# want it gone



## bruteboy (Jan 11, 2010)

anybody wanna buy another headache for themselves mines for sale tryin to get 6200 obo done with this junk:aargh4:


----------



## BadBadBrute (Mar 25, 2010)

What's the problem with it that you want to get rid of it so bad?


----------



## hoover (Apr 3, 2010)

$6000...for "junk"....lol


----------



## Metal Man (Dec 17, 2008)

If you are really trying to sell your ATV add it to the WTS section


----------



## hoover (Apr 3, 2010)

and DONT call it junk lol


----------



## ranceola (Sep 18, 2009)

Not worth 6200 and if its junk you made it that way


----------



## JLOWERY (Jan 30, 2010)

If your selling it trade plastic with me first


----------



## hoover (Apr 3, 2010)

I want whatever is broke or tore up!


----------



## bigblackrancher (Jan 18, 2010)

No info on whats wrong or anything?


----------



## bruteboy (Jan 11, 2010)

just sick of every cheap made part on this bike,tired of seals leaking,and im not hard on my wheeler by no means,its never seen mud or water much over tires,and has been washed and fluids changed about every 2 rides,always.no its not junk but if had to do over again never would have bought it,have 2 people now wanting to give me 5500. and one guy wanting to trade me another 08 grizzly which ima probly do.looked under it thurs afternoon seen fluids leaking one from driveshaft seal which i have new one,one towards front of bike oil leak with rad.fluid on top of puddle looked like its comin from front cyl head,ive just had it with kawi crap.great bike cheap componants


----------



## bruteboy (Jan 11, 2010)

oh and today i looked again after i sprayed brake cleaner on front cyl area and shed floor came out this morn to check it out no leak whatsoever besides rear driveshaft its mysteriously gone today,maybe it took a vacation and will be back next week when im ready to ride it but hopefully after tomorrow itll be bye-bye and i will be proud owner again of a yamaha grizz 700


----------



## Metal Man (Dec 17, 2008)

My seals a crappy too. But all the Kawie vtwins are that way. Guess i've gotten some what use to it by now but i do whish there was a fix for it. I aint tradin off my Brute though. Love the fun factor.

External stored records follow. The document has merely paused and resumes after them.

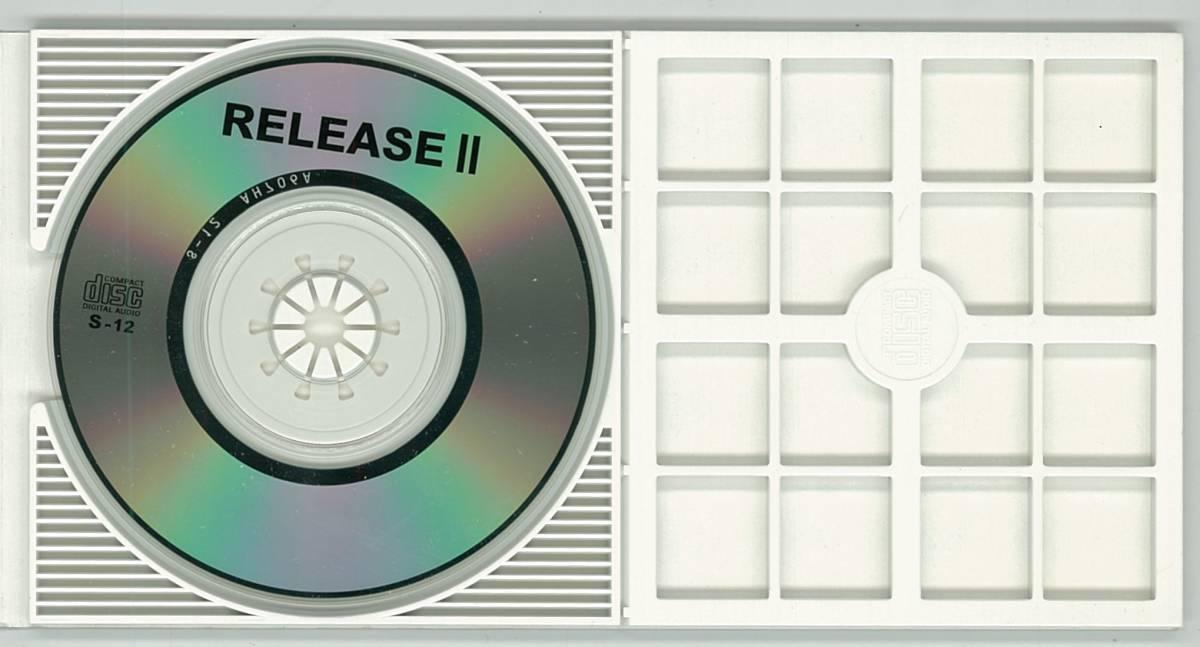 V.A / RELEASE Ⅱ シングルCD  屍 Less Haze 他   検キー GAUZE LIP CREAM GHOUL COMES CLAY MOBS S.O.B OUTO GASTUNK_画像3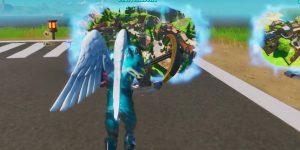 Un avatar de Fortnite ha podido contactar, dentro del juego, a más de 350 niños que sufren maltrato en casa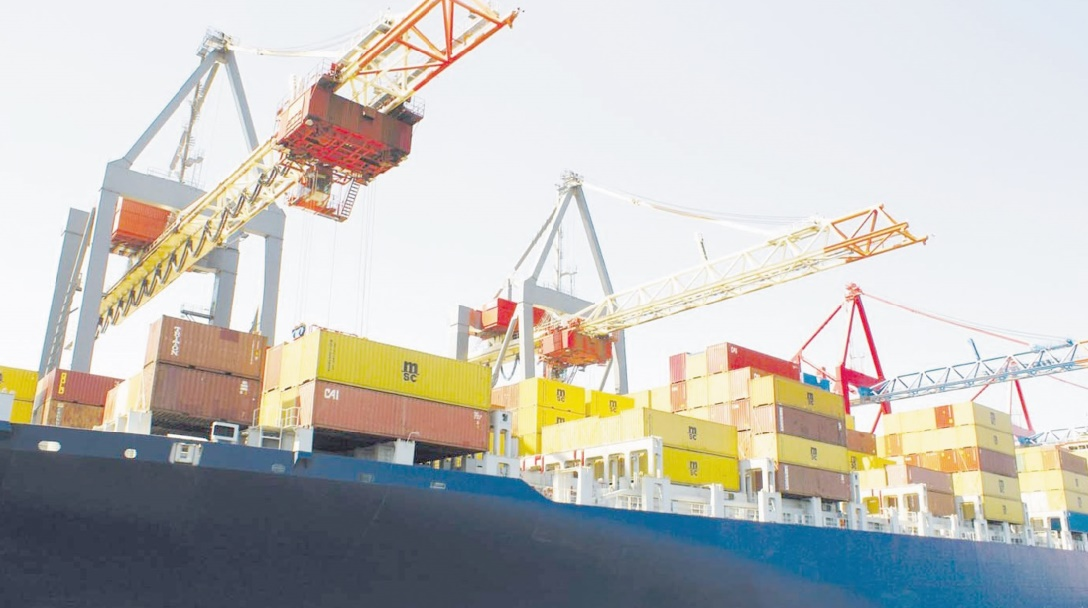 Aggravation du déficit commercial : Les échanges extérieurs à fin octobre marqués par un recul de 3,2 points du taux de couverture, selon la DEPF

Good luck on the trade for the 700 .Hope it works out for ya.


----------



## DaveMK1 (Nov 8, 2009)

Good luck with the grizzly, my boy had one and had nothing but issues with it. Got fed up with it and bought a can ham.


----------



## meangreen360 (May 3, 2009)

Never buy anything that was built on a monday or friday! Monday everyone is pissed off cause its a monday or hungover. Friday they are thinking about getting paid so they can go get drunk. Future reference.


----------



## JLOWERY (Jan 30, 2010)

**** i have never had one leak on my brute and no other problems it was a pain to get it tuned right but other than that not one problem mine must have been built on wednesday lol


----------



## the grizzly muder (Dec 24, 2009)

all i say if thats a pice of junk to u dont buy a grizz i went through 6 carbs float stuck bearing all rides bad choice thats why i have brutes know :bigok:


----------



## the grizzly muder (Dec 24, 2009)

1000 for junk haha jk


----------



## hoover (Apr 3, 2010)

I think MIMB needs a section that says "P!SS & moaners" 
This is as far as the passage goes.